# THE PROBLEM
Print the following lines word for word, with nothing changed.

↓

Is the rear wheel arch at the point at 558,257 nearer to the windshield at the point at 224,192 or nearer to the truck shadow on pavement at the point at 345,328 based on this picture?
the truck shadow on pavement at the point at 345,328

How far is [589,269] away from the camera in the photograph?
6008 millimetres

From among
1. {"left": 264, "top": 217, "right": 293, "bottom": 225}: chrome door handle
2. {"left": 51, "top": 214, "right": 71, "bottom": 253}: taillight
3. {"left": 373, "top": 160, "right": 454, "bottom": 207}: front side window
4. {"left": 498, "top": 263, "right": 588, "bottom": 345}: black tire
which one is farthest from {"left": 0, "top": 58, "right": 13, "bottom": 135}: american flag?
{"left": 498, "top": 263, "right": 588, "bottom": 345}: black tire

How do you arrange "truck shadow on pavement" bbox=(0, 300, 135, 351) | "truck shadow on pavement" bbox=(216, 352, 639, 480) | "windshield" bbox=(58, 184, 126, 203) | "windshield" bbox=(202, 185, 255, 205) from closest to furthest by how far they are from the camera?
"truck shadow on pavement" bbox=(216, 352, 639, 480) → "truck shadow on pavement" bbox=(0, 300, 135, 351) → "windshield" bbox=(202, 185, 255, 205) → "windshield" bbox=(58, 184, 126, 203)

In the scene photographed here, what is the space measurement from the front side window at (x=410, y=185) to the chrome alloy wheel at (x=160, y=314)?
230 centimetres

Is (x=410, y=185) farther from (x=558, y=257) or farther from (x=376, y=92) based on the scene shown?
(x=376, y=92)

↑

# ANSWER FOR THE TASK
Is the rear wheel arch at the point at 558,257 nearer to the windshield at the point at 224,192 or nearer to the truck shadow on pavement at the point at 345,328 based on this picture?
the truck shadow on pavement at the point at 345,328

How far is [589,269] away from the camera in the photograph?
6008 millimetres

From among
1. {"left": 264, "top": 217, "right": 293, "bottom": 225}: chrome door handle
2. {"left": 51, "top": 214, "right": 71, "bottom": 253}: taillight
3. {"left": 373, "top": 160, "right": 454, "bottom": 207}: front side window
4. {"left": 498, "top": 263, "right": 588, "bottom": 345}: black tire
which one is farthest from {"left": 0, "top": 58, "right": 13, "bottom": 135}: american flag?
{"left": 498, "top": 263, "right": 588, "bottom": 345}: black tire

How do you arrange "truck shadow on pavement" bbox=(0, 300, 135, 351) | "truck shadow on pavement" bbox=(216, 352, 639, 480) | "windshield" bbox=(58, 184, 126, 203) | "windshield" bbox=(202, 185, 255, 205) from closest to furthest by how far they are from the camera?
"truck shadow on pavement" bbox=(216, 352, 639, 480) → "truck shadow on pavement" bbox=(0, 300, 135, 351) → "windshield" bbox=(202, 185, 255, 205) → "windshield" bbox=(58, 184, 126, 203)

In the scene photographed here, what is the space measurement from the front side window at (x=410, y=185) to the chrome alloy wheel at (x=160, y=314)?
230 centimetres

Is (x=410, y=185) farther from (x=558, y=257) or farther from (x=376, y=92) based on the scene shown?
(x=376, y=92)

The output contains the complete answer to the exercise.